Findings demonstrate that extra-tropical North Atlantic SST variability (AMO) causally modulates the Indian summer monsoon via a fast atmospheric bridge and an NAI Rossby wave-train, independent of ENSO. This mechanism operates by SST-driven modulation of NAO and barotropic vorticity over the North Atlantic, projecting onto upper-level vorticity over India that organizes intraseasonal active/break spell clustering. Establishing AMO as a co-equal driver alongside ENSO helps explain why ENSO-based predictability alone cannot reach the high potential skill inferred for ISMR and clarifies variability during ENSO-neutral years. Causal analyses (PCMCI+ and Granger) converge on AMO→ISMR and ENSO→ISMR links, with ENSO–ISMR also showing feedback. The result underscores the importance of incorporating extra-tropical SST influences into seasonal prediction frameworks and improving coupled model fidelity in simulating both drivers and their teleconnections to realize enhanced predictability. Model evidence supports the mechanism but highlights biases and regional phase shifts, indicating scope for further model development.
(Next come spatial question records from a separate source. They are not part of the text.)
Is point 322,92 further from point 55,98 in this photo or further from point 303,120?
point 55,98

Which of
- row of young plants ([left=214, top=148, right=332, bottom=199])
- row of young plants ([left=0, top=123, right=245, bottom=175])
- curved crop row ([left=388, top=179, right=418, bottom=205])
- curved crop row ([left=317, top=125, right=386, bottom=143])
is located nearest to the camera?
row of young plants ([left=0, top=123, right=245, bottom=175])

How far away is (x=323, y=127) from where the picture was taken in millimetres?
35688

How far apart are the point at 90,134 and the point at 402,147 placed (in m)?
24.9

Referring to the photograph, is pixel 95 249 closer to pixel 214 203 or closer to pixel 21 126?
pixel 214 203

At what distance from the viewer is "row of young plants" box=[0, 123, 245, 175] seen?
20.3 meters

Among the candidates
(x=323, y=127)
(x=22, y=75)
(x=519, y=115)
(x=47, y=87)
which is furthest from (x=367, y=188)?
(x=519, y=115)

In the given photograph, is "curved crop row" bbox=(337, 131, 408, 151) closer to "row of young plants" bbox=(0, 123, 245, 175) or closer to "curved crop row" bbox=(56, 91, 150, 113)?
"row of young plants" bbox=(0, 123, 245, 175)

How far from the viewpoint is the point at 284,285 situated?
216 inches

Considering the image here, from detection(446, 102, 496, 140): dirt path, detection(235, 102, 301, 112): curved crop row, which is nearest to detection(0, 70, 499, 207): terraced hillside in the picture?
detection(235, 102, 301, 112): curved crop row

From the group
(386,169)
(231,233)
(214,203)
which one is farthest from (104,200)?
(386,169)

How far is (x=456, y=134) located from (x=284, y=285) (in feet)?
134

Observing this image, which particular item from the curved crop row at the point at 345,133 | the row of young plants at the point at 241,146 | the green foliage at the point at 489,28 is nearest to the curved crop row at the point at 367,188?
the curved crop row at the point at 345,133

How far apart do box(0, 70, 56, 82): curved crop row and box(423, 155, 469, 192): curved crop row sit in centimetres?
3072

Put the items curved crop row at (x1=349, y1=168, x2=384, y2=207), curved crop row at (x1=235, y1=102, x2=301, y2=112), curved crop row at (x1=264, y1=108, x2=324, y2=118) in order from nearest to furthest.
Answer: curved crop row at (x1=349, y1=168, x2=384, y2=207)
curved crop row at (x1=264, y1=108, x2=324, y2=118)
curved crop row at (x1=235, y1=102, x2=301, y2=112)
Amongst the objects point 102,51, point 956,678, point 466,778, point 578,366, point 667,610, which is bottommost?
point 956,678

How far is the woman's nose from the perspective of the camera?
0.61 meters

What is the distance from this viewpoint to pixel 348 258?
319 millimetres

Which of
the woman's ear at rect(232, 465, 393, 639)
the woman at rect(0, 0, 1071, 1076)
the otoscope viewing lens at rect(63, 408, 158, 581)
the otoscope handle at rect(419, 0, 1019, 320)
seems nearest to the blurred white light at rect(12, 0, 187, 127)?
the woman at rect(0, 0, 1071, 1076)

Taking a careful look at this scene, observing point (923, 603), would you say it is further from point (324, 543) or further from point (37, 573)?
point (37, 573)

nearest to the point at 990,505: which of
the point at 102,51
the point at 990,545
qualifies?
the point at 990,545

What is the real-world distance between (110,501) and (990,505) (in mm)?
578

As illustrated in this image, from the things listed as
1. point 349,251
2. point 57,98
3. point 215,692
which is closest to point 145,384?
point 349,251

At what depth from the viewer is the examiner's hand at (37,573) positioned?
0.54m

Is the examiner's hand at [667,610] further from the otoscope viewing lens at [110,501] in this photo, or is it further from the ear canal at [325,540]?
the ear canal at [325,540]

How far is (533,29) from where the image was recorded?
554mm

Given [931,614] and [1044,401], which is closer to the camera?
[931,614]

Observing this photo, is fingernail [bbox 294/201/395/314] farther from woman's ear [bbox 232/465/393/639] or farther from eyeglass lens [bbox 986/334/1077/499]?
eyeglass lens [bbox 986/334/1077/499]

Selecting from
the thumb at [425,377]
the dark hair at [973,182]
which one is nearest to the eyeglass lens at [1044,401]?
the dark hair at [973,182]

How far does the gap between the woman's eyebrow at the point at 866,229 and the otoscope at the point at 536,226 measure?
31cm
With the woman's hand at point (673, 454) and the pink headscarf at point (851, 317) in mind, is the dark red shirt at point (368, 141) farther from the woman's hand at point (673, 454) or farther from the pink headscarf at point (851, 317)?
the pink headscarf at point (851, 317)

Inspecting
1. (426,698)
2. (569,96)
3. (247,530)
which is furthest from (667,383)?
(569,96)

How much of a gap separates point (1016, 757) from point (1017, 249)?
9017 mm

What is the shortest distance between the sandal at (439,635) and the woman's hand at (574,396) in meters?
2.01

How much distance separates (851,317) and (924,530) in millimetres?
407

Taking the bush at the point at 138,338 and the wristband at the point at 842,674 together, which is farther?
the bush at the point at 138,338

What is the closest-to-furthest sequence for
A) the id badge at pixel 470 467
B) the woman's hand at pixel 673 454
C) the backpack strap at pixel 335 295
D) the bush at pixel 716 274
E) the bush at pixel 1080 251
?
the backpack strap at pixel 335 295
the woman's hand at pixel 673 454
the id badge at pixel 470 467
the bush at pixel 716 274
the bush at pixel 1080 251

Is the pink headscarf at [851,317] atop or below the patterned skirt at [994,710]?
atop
The study establishes, using two independent nonlinear causal discovery methods and observations/model evidence, that North Atlantic SST/AMO is a robust, independent, and quantitatively significant driver of ISMR on seasonal timescales, comparable to ENSO. The causal pathway proceeds via SST-driven modulation of NAO and barotropic vorticity, exciting a Rossby wave-train (NAI pattern) that modulates upper-level vorticity over India and intraseasonal rainfall spell organization, thereby impacting seasonal ISMR. These insights argue for revising the ENSO-centric paradigm of ISMR predictability and for explicitly including extra-tropical SST influences in operational forecasts. Future work should: (1) refine mechanistic understanding of how extra-tropical SST forces barotropic atmospheric responses and NAO phase locking; (2) reduce coupled model biases in simulating ENSO, AMO, and their teleconnections; (3) explore multi-year oceanic-bridge causality with longer, higher-quality datasets; and (4) develop hybrid prediction systems leveraging both tropical and extra-tropical precursors.

- Causal inference focuses on contemporaneous atmospheric bridges within a single summer (max 5-month lag); oceanic-bridge (multi-year) causality is not assessed due to limited seasonal sample sizes (~160 years). - Some results depend on SST dataset choice; while AMO/ENSO→ISMR links are robust across COBE, ERSST, Kaplan, other links (e.g., IOD→ISMR) vary. - Early-period SST analyses involve interpolations in data-sparse eras, introducing uncertainty. - Granger causality has low detection power for high-dimensional systems and misses some physically plausible links; PCMCI+ results rely on assumptions (causal sufficiency, Markov condition) and are valid for the selected variable set. - Mechanistic details of SST forcing leading to equivalent barotropic atmospheric responses in the extra-tropics need further modeling and diagnostics; SH extra-tropics lack analogous correlations, indicating hemispheric asymmetry. - CMIP6 models show biases (e.g., ENSO–ISMR link strength, teleconnection phase) and model dependence of secondary links, affecting translatability to prediction systems.